My old PC has lasted me almost that long. But the line-up of games this year like Arkham Knight, Fallout 4, etc. has convinced me to pull the trigger on a new PC build. I've already ordered the parts and I'm anxiously awaiting their arrival.
Intel i7 4790K Devil's Canyon processor 4.0ghz
32 GB of G.Skill RAM
512 GB SSD for my boot drive
3 TB Western Digital drive for storage
EVGA Nvidia Geforce 980 ti 6GB VRAM card
I don't doubt this system will chew up any game for the foreseeable future, especially as I just game at 1080p and the 980 ti GPU is made for single-card 4K gaming. Hopefully this computer will last me throughout the current console generation, especially if I thrown in a second 980 ti in two or three years.
For what purpose?
Are you going to run like 4 copies of the game at once?
...unless you also use the computer for something like high-end image processing / film editing, or you plan to run several copies of a multiplayer game at once, that RAM looks like maaaaaasive overkill.
Depending on size you could load the entire game into RAM and have it load lighting-quick.
Or just for future-proofing.
By the time games actually require 32 gigs of ram to run, we will be on like DDR10 ram, and the DDR3/4 stuff we have now wont even be supported.
Hey, if I could afford it I'd have 32 GB of RAM just because I could.

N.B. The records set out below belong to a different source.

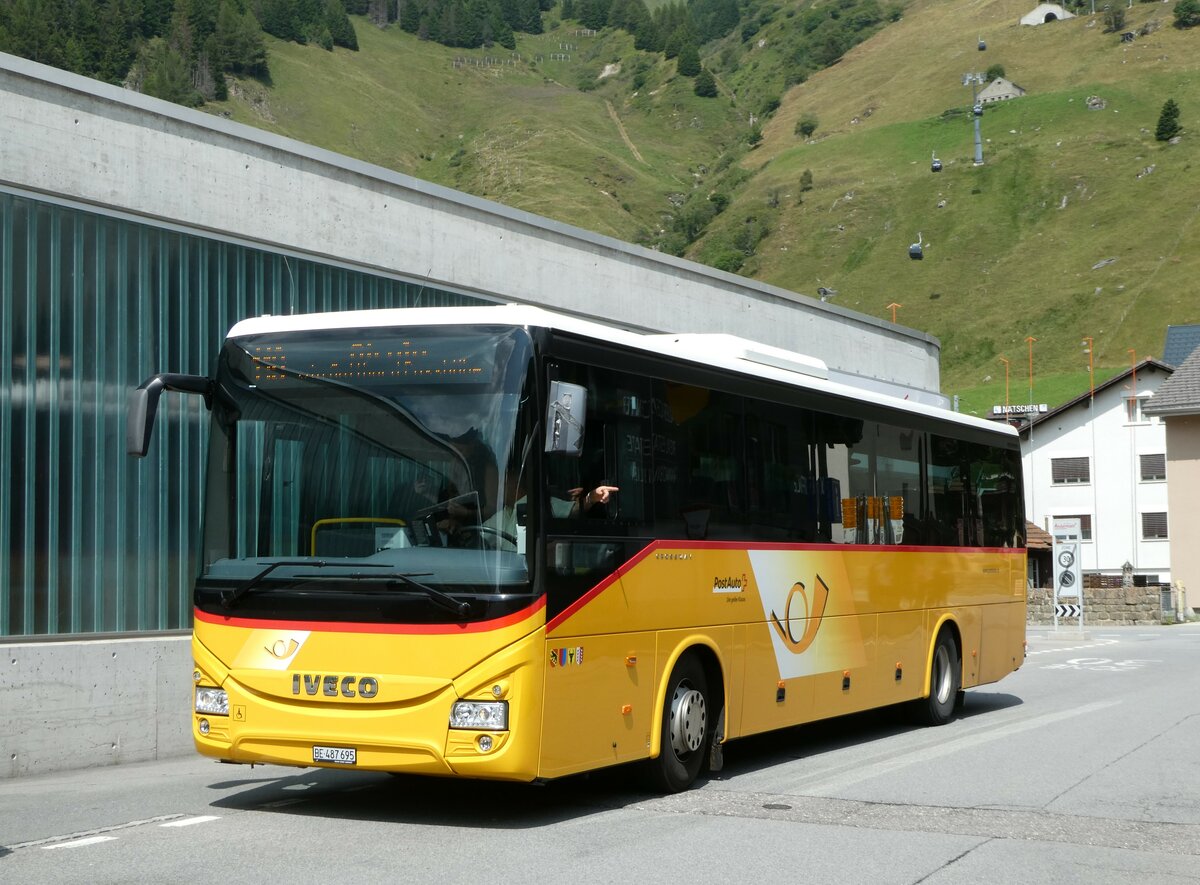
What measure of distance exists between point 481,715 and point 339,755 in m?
0.88

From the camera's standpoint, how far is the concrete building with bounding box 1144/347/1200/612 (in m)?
61.2

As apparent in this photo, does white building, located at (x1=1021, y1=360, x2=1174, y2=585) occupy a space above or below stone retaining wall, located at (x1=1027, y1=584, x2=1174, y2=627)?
above

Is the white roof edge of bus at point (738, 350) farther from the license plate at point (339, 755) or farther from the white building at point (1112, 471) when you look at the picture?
the white building at point (1112, 471)

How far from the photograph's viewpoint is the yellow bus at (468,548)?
27.0 ft

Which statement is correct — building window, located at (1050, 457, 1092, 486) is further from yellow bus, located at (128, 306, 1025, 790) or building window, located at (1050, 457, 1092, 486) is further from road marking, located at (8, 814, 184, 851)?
road marking, located at (8, 814, 184, 851)

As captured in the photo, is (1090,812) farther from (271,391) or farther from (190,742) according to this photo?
(190,742)

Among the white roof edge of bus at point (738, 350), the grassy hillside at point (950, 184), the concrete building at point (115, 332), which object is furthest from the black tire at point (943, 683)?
the grassy hillside at point (950, 184)

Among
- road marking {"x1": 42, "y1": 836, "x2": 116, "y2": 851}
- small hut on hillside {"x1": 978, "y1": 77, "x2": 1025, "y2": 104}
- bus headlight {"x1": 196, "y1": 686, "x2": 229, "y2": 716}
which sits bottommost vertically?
road marking {"x1": 42, "y1": 836, "x2": 116, "y2": 851}

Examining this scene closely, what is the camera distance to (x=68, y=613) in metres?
12.1

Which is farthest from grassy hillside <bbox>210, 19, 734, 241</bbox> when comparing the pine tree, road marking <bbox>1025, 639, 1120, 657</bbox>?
road marking <bbox>1025, 639, 1120, 657</bbox>

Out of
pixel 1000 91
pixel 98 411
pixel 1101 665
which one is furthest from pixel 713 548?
pixel 1000 91

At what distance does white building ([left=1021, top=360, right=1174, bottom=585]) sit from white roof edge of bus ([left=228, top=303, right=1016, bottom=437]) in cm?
6349

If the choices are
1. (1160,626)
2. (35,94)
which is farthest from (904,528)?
(1160,626)

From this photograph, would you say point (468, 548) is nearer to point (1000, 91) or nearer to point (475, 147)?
point (1000, 91)
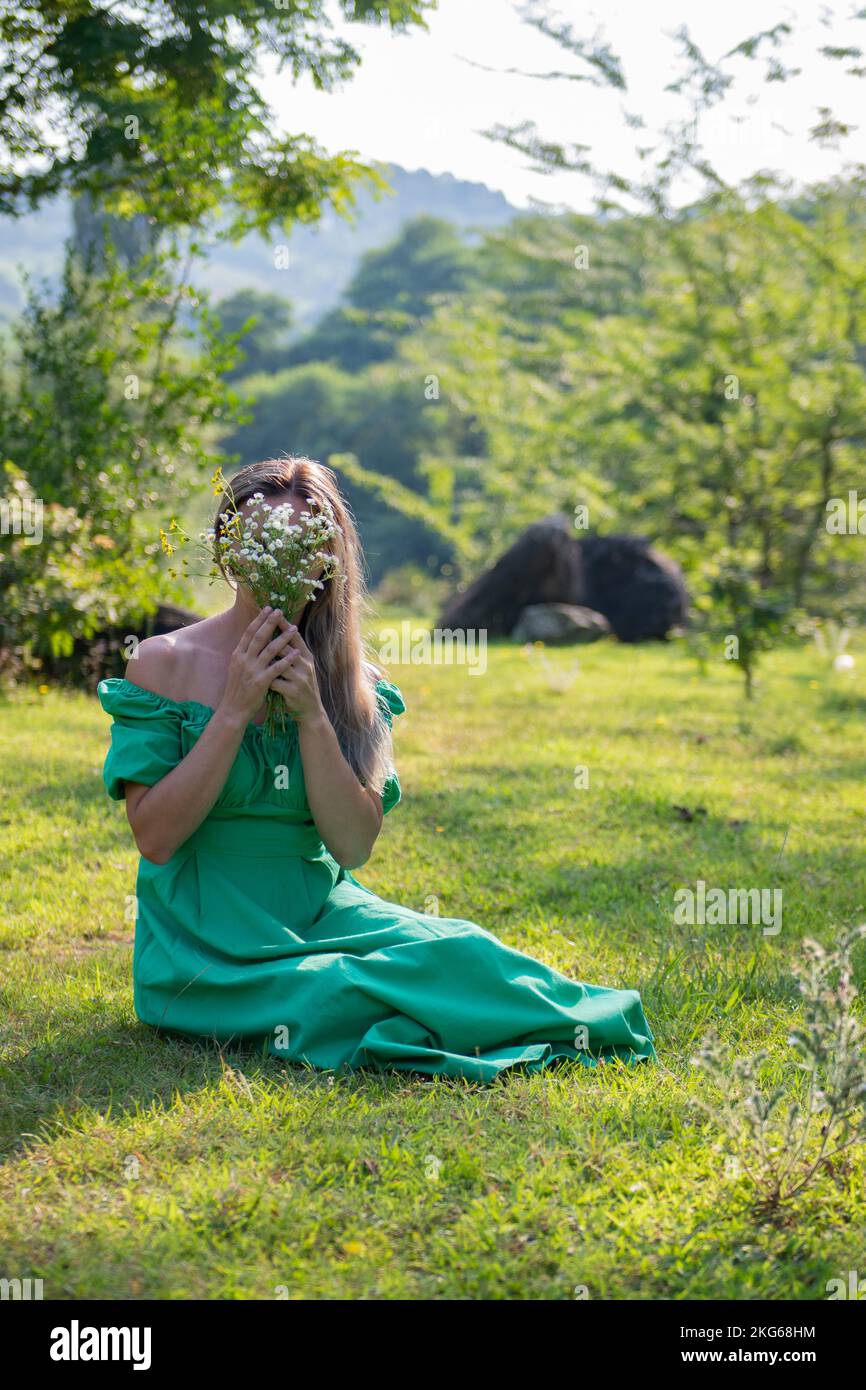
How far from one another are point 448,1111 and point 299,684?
1.13 m

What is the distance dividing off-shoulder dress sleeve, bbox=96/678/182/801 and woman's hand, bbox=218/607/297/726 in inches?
9.5

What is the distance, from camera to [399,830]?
19.9 ft

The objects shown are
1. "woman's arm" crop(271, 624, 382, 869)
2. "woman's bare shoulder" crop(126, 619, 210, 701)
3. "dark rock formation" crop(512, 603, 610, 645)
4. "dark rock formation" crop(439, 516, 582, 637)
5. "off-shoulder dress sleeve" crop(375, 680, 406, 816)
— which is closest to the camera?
"woman's arm" crop(271, 624, 382, 869)

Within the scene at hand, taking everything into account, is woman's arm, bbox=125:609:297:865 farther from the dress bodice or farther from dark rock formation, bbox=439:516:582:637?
dark rock formation, bbox=439:516:582:637

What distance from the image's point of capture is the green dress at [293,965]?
329cm

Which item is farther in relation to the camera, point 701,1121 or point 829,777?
point 829,777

Haha. Everyone asks that question when I list my specs. I do 4K image processing and illustration in applications like Photoshop. The 32 GB isn't for gaming - but for rendering and using Adobe applications.
Future-proofing is also part of it - I want to be using this same PC 6-7 years from now.
RAM is insanely cheap. It cost me maybe $80 to double up from 16GB to 32GB.
Well that does make sense.
Only time I have seen people with that much RAM is doing HQ image or video editing.
I wish I had your definition of "insanely cheap".
Well, doubling a component's specs for only 5% the cost of the entire build is what I call good value. And you know $5 per GB of extra RAM is ... cheap.
I start a computer fund from the moment I get a new computer, and put $25-50 in it each month. By the time I need a new computer in 5-6 years, I have $2k - $3K sitting in the fund, which allows me to go top-of-the-line and repeat the process without a devastating financial blow.
Even if they were to announce specs now, we'd wait until closer to release just because waiting usually gets you more for less. We also do the buy a better machine/keep it longer thing so I don't think specific specs would affect what we'd buy all that much. These will be our PCs for this generation of consoles so we definitely want room to grow.